Index: llvm/lib/Analysis/TargetTransformInfo.cpp
===================================================================
--- llvm/lib/Analysis/TargetTransformInfo.cpp
+++ llvm/lib/Analysis/TargetTransformInfo.cpp
@@ -633,6 +633,10 @@
   return TTIImpl->getMaxVScale();
 }
 
+unsigned TargetTransformInfo::getMaxScalableBitsPerBlock() const {
+  return TTIImpl->getMaxScalableBitsPerBlock();
+}
+
 bool TargetTransformInfo::shouldMaximizeVectorBandwidth(bool OptSize) const {
   return TTIImpl->shouldMaximizeVectorBandwidth(OptSize);
 }
Index: llvm/lib/Target/AArch64/AArch64TargetTransformInfo.h
===================================================================
--- llvm/lib/Target/AArch64/AArch64TargetTransformInfo.h
+++ llvm/lib/Target/AArch64/AArch64TargetTransformInfo.h
@@ -121,6 +121,12 @@
     return BaseT::getMaxVScale();
   }
 
+  unsigned getMaxScalableBitsPerBlock() const {
+    if (ST->hasSVE())
+      return AArch64::SVEBitsPerBlock;
+    return BaseT::getMaxScalableBitsPerBlock();
+  }
+
   unsigned getMaxInterleaveFactor(unsigned VF);
 
   unsigned getGatherScatterOpCost(unsigned Opcode, Type *DataTy,
Index: llvm/lib/Transforms/Vectorize/LoopVectorizationLegality.cpp
===================================================================
--- llvm/lib/Transforms/Vectorize/LoopVectorizationLegality.cpp
+++ llvm/lib/Transforms/Vectorize/LoopVectorizationLegality.cpp
@@ -51,6 +51,21 @@
     cl::desc("The maximum number of SCEV checks allowed with a "

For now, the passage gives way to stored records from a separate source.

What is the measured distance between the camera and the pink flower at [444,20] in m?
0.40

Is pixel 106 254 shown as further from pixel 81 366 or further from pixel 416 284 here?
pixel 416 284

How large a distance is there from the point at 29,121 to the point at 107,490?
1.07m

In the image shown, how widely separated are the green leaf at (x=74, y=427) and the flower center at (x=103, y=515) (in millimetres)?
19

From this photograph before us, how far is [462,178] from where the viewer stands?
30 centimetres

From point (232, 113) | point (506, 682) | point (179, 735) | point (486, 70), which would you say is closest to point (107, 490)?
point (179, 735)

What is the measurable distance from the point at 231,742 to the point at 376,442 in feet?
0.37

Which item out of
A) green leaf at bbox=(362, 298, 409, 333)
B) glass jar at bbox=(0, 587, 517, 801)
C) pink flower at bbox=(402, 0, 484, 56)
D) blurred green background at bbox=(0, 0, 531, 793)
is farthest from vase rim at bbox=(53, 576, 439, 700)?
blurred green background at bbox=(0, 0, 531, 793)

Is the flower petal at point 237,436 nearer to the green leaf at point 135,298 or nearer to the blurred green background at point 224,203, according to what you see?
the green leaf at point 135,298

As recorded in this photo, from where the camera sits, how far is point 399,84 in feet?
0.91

              "vectorize(enable) pragma"));
 
+// FIXME: When scalable vectorization is stable enough, change the default
+// to FK_Undefined.
+static cl::opt<LoopVectorizeHints::ForceKind> ScalableVectorization(
+    "scalable-vectorization", cl::init(LoopVectorizeHints::FK_Disabled),
+    cl::Hidden,
+    cl::desc("Control whether the compiler can use scalable vectors to "

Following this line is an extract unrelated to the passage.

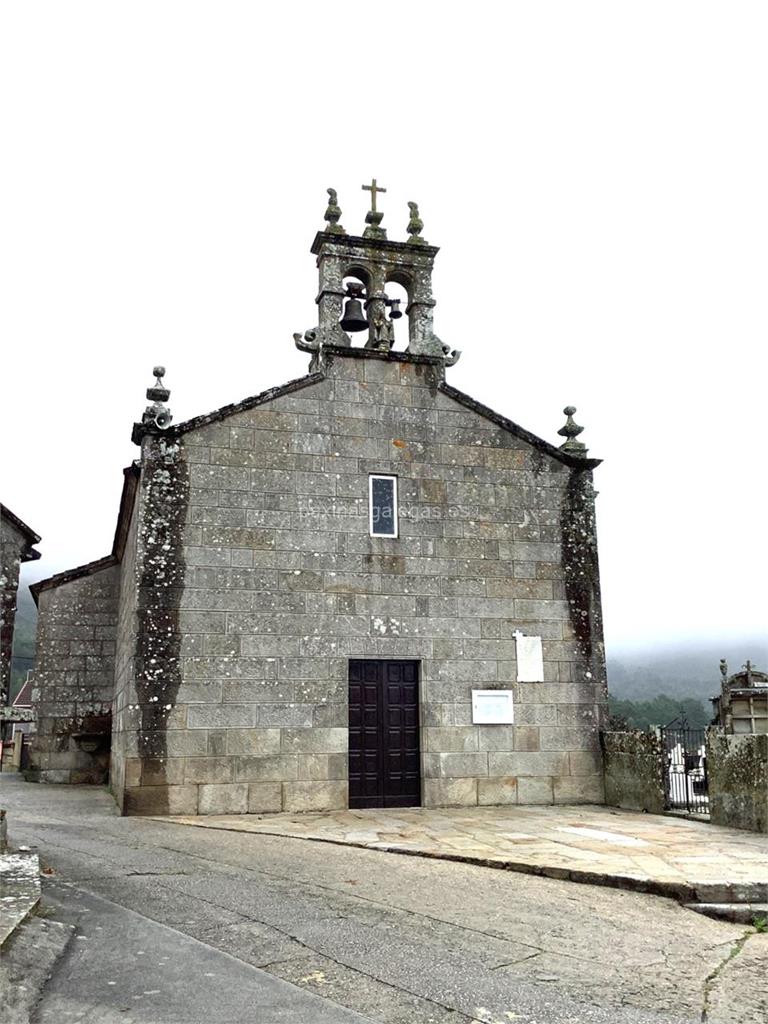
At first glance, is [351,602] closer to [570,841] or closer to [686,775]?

+             "vectorize a loop"),
+    cl::values(
+        clEnumValN(LoopVectorizeHints::FK_Disabled, "off",
+                   "disable all vectorization with scalable vectors"),
+        clEnumValN(LoopVectorizeHints::FK_Undefined, "on",
+                   "allow loops to be vectorized with scalable vectors"),
+        clEnumValN(LoopVectorizeHints::FK_Enabled, "always",
+                   "allow loops to be vectorized exclusively with scalable vectors")));
+
 /// Maximum vectorization interleave count.

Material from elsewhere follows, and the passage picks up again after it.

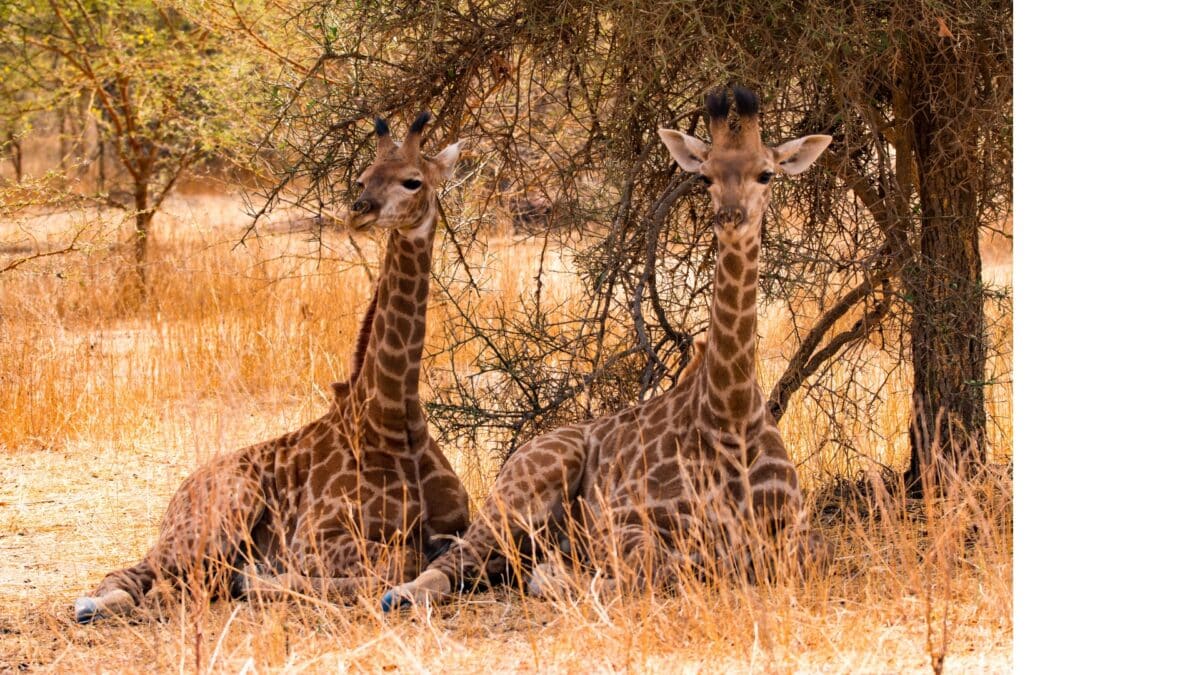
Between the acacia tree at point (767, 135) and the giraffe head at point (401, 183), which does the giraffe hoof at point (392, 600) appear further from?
the acacia tree at point (767, 135)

 static const unsigned MaxInterleaveFactor = 16;
 
@@ -63,10 +78,10 @@
   case HK_UNROLL:
     return isPowerOf2_32(Val) && Val <= MaxInterleaveFactor;
   case HK_FORCE:
+  case HK_SCALABLE:
     return (Val <= 1);
   case HK_ISVECTORIZED:
   case HK_PREDICATE:
-  case HK_SCALABLE:
     return (Val == 0 || Val == 1);
   }
   return false;
@@ -80,8 +95,8 @@
       Force("vectorize.enable", FK_Undefined, HK_FORCE),
       IsVectorized("isvectorized", 0, HK_ISVECTORIZED),
       Predicate("vectorize.predicate.enable", FK_Undefined, HK_PREDICATE),
-      Scalable("vectorize.scalable.enable", false, HK_SCALABLE), TheLoop(L),
-      ORE(ORE) {
+      Scalable("vectorize.scalable.enable", ScalableVectorization, HK_SCALABLE),
+      TheLoop(L), ORE(ORE) {
   // Populate values with existing loop metadata.
   getHintsFromMetadata();
 
Index: llvm/lib/Transforms/Vectorize/LoopVectorize.cpp
===================================================================
--- llvm/lib/Transforms/Vectorize/LoopVectorize.cpp
+++ llvm/lib/Transforms/Vectorize/LoopVectorize.cpp
@@ -1652,7 +1652,8 @@
   /// than zero. One is returned if vectorization should best be avoided due
   /// to cost.
   ElementCount computeFeasibleMaxVF(unsigned ConstTripCount,
-                                    unsigned SmallestType, unsigned WidestType);
+                                    unsigned SmallestType, unsigned WidestType,
+                                    bool ComputeMaxScalableVF);
 
   /// \return A pair with the clamped VF and the maximum safe VF.
   /// If MaxSafeElements allows it, ClampedVF is the SuggestedVF, otherwise
@@ -5571,10 +5572,22 @@
     unsigned SmallestType, WidestType;
     std::tie(SmallestType, WidestType) = getSmallestAndWidestTypes();
 
+    // Try to find a max scalable VF.
+    if (Hints->allowScalable() && TTI.supportsScalableVectors()) {
+      ElementCount MaxScalableVF =
+          computeFeasibleMaxVF(TC, SmallestType, WidestType,
+                               /*ComputeMaxScalableVF=*/true);
+      if(MaxScalableVF.isScalable())
+        LLVM_DEBUG(dbgs() << "LV: Found feasible scalable VF = " << MaxScalableVF << "\n");
+      else
+        LLVM_DEBUG(dbgs() << "LV: No feasible scalable VF found.\n");
+    }
+
     // First analyze the UserVF, fall back if the UserVF should be ignored.
     if (auto MaybeMaxVF = computeFeasibleUserVF(UserVF, WidestType))
       return MaybeMaxVF.getValue();
-    return computeFeasibleMaxVF(TC, SmallestType, WidestType);
+    return computeFeasibleMaxVF(TC, SmallestType, WidestType,
+                                /*ComputeMaxScalableVF=*/false);
   };
 
   switch (ScalarEpilogueStatus) {
@@ -5798,7 +5811,8 @@
 }
 
 ElementCount LoopVectorizationCostModel::computeFeasibleMaxVF(
-    unsigned ConstTripCount, unsigned SmallestType, unsigned WidestType) {
+    unsigned ConstTripCount, unsigned SmallestType, unsigned WidestType,
+    bool ComputeMaxScalableVF) {
   // Get the maximum safe dependence distance in bits computed by LAA.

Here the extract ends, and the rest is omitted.